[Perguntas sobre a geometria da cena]
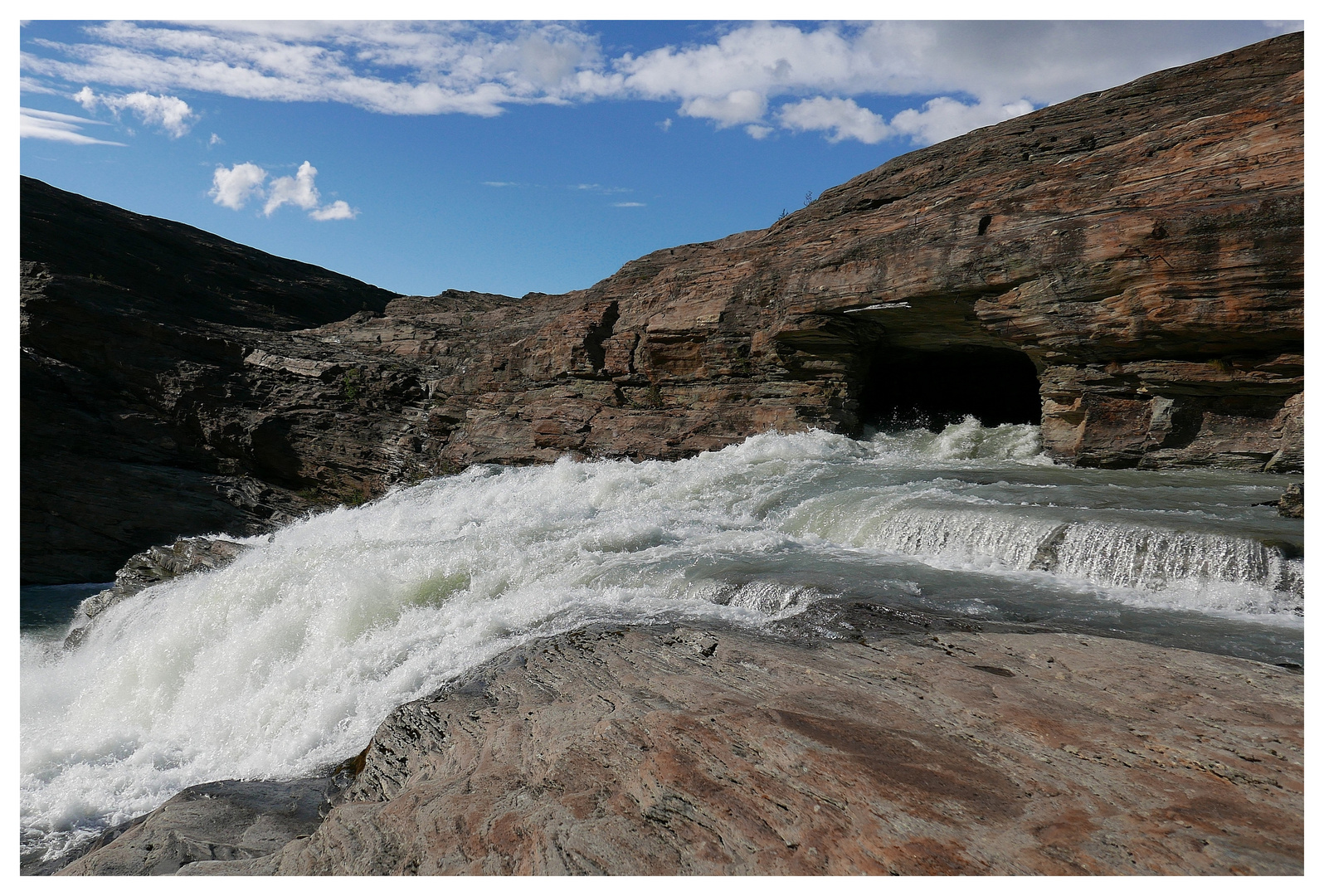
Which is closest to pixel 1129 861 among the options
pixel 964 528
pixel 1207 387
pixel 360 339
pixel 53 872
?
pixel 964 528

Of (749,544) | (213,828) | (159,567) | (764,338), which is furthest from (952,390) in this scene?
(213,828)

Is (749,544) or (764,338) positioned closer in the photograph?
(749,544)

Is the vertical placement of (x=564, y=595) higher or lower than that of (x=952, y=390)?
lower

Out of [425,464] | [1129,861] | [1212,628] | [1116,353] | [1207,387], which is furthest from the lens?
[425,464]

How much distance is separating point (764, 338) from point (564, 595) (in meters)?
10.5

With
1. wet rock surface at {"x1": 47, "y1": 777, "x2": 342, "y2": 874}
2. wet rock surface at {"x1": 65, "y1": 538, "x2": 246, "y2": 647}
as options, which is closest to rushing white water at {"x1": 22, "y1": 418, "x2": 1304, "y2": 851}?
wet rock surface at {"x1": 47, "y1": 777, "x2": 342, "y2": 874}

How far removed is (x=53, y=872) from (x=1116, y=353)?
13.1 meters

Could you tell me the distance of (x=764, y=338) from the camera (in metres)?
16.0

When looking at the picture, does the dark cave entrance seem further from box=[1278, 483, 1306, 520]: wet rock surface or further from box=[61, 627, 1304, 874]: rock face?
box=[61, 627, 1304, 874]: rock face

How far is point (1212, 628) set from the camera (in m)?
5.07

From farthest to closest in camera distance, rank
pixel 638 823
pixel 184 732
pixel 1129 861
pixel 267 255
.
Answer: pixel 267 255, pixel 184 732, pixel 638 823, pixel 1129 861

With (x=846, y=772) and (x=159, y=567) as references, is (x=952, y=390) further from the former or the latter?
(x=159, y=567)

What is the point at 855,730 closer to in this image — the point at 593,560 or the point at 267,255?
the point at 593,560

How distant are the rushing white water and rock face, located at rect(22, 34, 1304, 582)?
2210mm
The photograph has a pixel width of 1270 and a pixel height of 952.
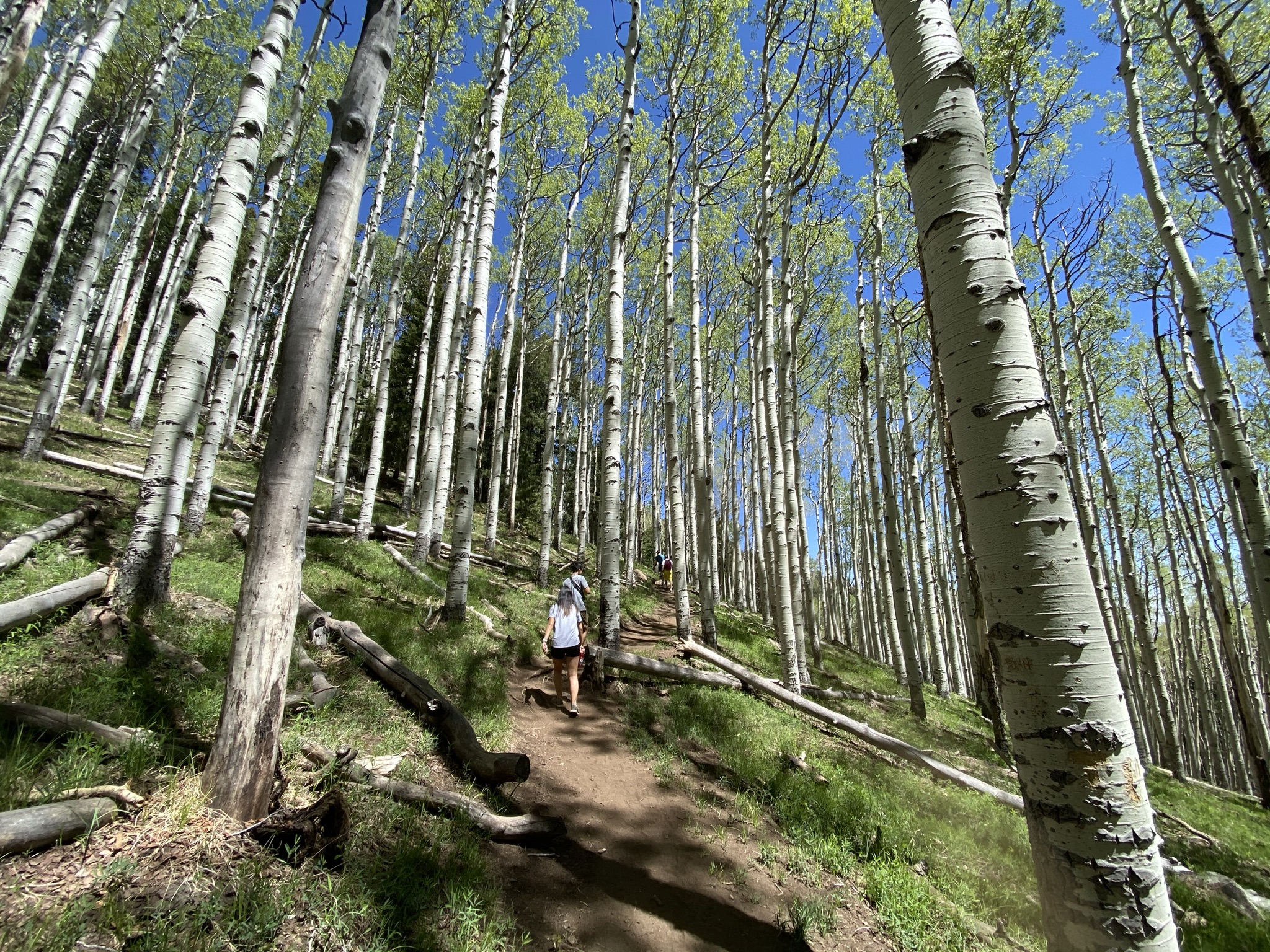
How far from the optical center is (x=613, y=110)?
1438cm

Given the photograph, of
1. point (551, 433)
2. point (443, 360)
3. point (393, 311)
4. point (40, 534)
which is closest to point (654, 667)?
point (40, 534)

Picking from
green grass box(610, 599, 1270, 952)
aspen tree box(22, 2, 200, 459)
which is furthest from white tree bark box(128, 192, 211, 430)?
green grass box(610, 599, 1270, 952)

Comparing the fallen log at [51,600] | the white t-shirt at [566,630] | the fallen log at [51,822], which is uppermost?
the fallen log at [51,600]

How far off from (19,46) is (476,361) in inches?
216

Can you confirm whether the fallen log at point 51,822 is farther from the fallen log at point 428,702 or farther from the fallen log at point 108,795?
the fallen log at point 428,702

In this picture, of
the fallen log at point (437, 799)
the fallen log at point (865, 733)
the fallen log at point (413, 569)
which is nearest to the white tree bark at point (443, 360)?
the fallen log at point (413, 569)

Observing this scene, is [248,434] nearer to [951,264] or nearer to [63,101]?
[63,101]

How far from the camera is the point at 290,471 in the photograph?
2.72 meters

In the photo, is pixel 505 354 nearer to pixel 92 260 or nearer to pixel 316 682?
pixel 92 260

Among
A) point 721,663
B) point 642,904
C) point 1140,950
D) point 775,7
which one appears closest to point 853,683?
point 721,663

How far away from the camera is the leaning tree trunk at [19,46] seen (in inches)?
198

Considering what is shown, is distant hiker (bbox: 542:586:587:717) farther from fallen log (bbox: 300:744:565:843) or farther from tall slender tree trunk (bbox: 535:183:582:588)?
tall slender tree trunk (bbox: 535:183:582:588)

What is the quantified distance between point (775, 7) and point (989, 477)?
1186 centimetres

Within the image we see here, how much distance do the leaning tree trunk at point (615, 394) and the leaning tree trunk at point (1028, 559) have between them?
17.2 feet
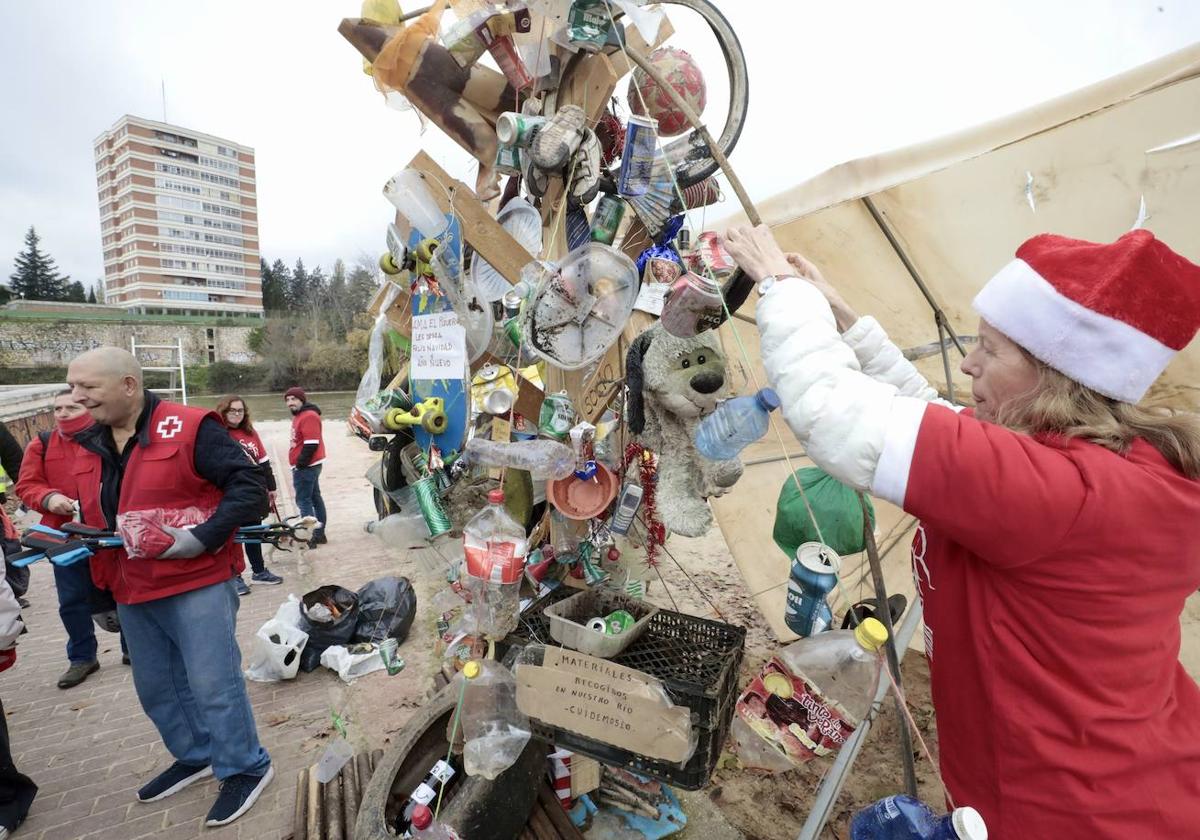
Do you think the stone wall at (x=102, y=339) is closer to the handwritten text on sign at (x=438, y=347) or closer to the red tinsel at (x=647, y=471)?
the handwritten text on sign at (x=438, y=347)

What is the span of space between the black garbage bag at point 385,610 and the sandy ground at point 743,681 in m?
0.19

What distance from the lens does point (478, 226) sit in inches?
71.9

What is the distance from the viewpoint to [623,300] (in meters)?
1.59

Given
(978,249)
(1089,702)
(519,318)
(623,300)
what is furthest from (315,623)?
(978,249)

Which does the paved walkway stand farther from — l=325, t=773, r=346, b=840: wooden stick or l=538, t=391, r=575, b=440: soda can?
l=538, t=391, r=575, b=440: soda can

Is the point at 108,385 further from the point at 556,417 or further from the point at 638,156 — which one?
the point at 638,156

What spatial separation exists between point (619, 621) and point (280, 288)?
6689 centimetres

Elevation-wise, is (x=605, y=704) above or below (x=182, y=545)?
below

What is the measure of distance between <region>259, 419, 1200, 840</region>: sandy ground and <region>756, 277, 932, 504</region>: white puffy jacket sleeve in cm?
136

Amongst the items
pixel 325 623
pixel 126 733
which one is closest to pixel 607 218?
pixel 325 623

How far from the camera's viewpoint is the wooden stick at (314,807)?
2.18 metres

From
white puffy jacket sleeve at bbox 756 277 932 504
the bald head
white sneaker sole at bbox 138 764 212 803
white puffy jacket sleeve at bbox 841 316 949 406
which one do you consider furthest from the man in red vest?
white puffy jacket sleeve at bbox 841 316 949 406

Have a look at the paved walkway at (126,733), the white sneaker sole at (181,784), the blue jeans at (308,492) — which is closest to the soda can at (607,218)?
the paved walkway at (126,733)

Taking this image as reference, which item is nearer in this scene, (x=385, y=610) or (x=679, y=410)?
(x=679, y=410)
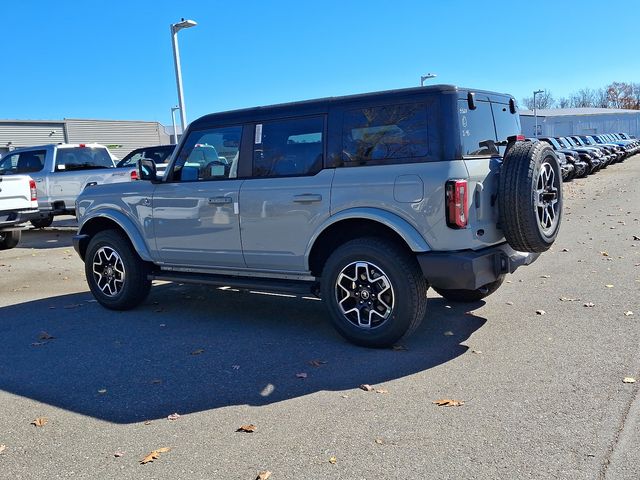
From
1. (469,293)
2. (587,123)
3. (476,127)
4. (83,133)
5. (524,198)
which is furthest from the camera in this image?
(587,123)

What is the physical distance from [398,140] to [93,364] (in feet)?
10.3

▸ **EXERCÍCIO CURTO**:
Troque "closest" por "nearest" em todos os registros acima e escreva-os de novo sem nenhuma outra alteração. Deixe as imagens fora da resposta.

▸ **RESPOSTA CORRETA**:
Which is nearest to pixel 1129 861 among the options
pixel 964 528
pixel 1207 387
pixel 360 339
pixel 53 872
?
pixel 964 528

Of (749,544) | (213,828) | (159,567) | (764,338), which is furthest from (952,390) in this scene?
(213,828)

Is (749,544) or (764,338) positioned closer in the photograph?
(749,544)

Is the vertical placement of (x=564, y=595) higher or lower than that of (x=952, y=390)?
lower

Out of [425,464] | [1129,861] | [1212,628] | [1116,353] | [1207,387], which is furthest from the lens?
[425,464]

How much distance is separating point (764, 338) from point (564, 595) (in meters)?
10.5

With
1. wet rock surface at {"x1": 47, "y1": 777, "x2": 342, "y2": 874}
2. wet rock surface at {"x1": 65, "y1": 538, "x2": 246, "y2": 647}
as options, which is nearest to rushing white water at {"x1": 22, "y1": 418, "x2": 1304, "y2": 851}?
wet rock surface at {"x1": 47, "y1": 777, "x2": 342, "y2": 874}

How far removed is (x=53, y=872) from (x=1116, y=353)?
13.1 meters

Could you tell me the distance of (x=764, y=338) from the camera (in metres)?
16.0

When looking at the picture, does the dark cave entrance seem further from box=[1278, 483, 1306, 520]: wet rock surface or further from box=[61, 627, 1304, 874]: rock face?
box=[61, 627, 1304, 874]: rock face

How far is point (1212, 628) set from the camera (in m)?
5.07

From farthest to nearest in camera distance, rank
pixel 638 823
pixel 184 732
pixel 1129 861
pixel 267 255
.
Answer: pixel 267 255, pixel 184 732, pixel 638 823, pixel 1129 861

With (x=846, y=772) and (x=159, y=567) as references, is (x=952, y=390) further from the former or the latter?
(x=159, y=567)

What is the point at 855,730 closer to in this image — the point at 593,560 or the point at 267,255?
the point at 593,560

How distant are the rushing white water and rock face, located at rect(22, 34, 1304, 582)?
2210mm
The photograph has a pixel width of 1270 and a pixel height of 952.
How far from the optical center is (x=613, y=110)?
1438cm

Given the photograph, of
1. point (551, 433)
2. point (443, 360)
3. point (393, 311)
4. point (40, 534)
which is nearest to point (654, 667)?
point (40, 534)

Picking from
green grass box(610, 599, 1270, 952)
aspen tree box(22, 2, 200, 459)
which is furthest from white tree bark box(128, 192, 211, 430)?
green grass box(610, 599, 1270, 952)

Comparing the fallen log at [51,600] | the white t-shirt at [566,630] | the fallen log at [51,822], which is uppermost?
the fallen log at [51,600]

How far off from (19,46) is (476,361) in inches?
216

Can you confirm whether the fallen log at point 51,822 is farther from the fallen log at point 428,702 or farther from the fallen log at point 108,795?
the fallen log at point 428,702

In this picture, of
the fallen log at point (437, 799)
the fallen log at point (865, 733)
the fallen log at point (413, 569)
which is nearest to the white tree bark at point (443, 360)?
the fallen log at point (413, 569)

Observing this scene, is [248,434] nearer to [951,264] or nearer to [63,101]?
[63,101]

How far from the camera is the point at 290,471 in the photograph?
2.72 meters

In the photo, is pixel 505 354 nearer to pixel 92 260 or nearer to pixel 316 682?
pixel 92 260

Among
A) point 721,663
B) point 642,904
C) point 1140,950
D) point 775,7
which one appears nearest to point 853,683?
point 721,663

How far away from the camera is the leaning tree trunk at [19,46] seen (in inches)?
198

Considering what is shown, is distant hiker (bbox: 542:586:587:717) farther from fallen log (bbox: 300:744:565:843) or farther from tall slender tree trunk (bbox: 535:183:582:588)?
tall slender tree trunk (bbox: 535:183:582:588)

What is the quantified distance between point (775, 7) and point (989, 477)?
1186 centimetres

Within the image we see here, how much distance do the leaning tree trunk at point (615, 394) and the leaning tree trunk at point (1028, 559) have between them?
17.2 feet
Do you think the stone wall at (x=102, y=339) is closer to the handwritten text on sign at (x=438, y=347) or closer to the red tinsel at (x=647, y=471)?
the handwritten text on sign at (x=438, y=347)

What is the span of space between the black garbage bag at point 385,610 and the sandy ground at point 743,681 in m?
0.19

What distance from the lens does point (478, 226) sit in inches?
71.9

What is the distance from the viewpoint to [623,300] (in meters)?
1.59

Given
(978,249)
(1089,702)
(519,318)
(623,300)
what is furthest from (315,623)?
(978,249)

Which does the paved walkway stand farther from — l=325, t=773, r=346, b=840: wooden stick or l=538, t=391, r=575, b=440: soda can?
l=538, t=391, r=575, b=440: soda can

Is the point at 108,385 further from the point at 556,417 or further from the point at 638,156 — which one?
the point at 638,156

What spatial separation exists between point (619, 621) and point (280, 288)?
6689 centimetres

Elevation-wise, is (x=605, y=704) above or below (x=182, y=545)?
below

What is the measure of distance between <region>259, 419, 1200, 840</region>: sandy ground and <region>756, 277, 932, 504</region>: white puffy jacket sleeve in cm?
136

Amongst the items
pixel 325 623
pixel 126 733
which one is nearest to pixel 607 218?
pixel 325 623

How far from the camera's viewpoint is the wooden stick at (314,807)?
2.18 metres

From
white puffy jacket sleeve at bbox 756 277 932 504
the bald head
white sneaker sole at bbox 138 764 212 803
white puffy jacket sleeve at bbox 841 316 949 406
which one do you consider furthest from the man in red vest?
white puffy jacket sleeve at bbox 841 316 949 406

Have a look at the paved walkway at (126,733), the white sneaker sole at (181,784), the blue jeans at (308,492) — which is nearest to the soda can at (607,218)?
the paved walkway at (126,733)

Taking this image as reference, which item is nearer in this scene, (x=385, y=610) or (x=679, y=410)?
(x=679, y=410)
From
1. (469,293)
2. (587,123)
3. (476,127)
4. (83,133)
5. (524,198)
which is furthest from the camera in this image?
(587,123)

What is the physical distance from [398,140] to [93,364] (in feet)?
10.3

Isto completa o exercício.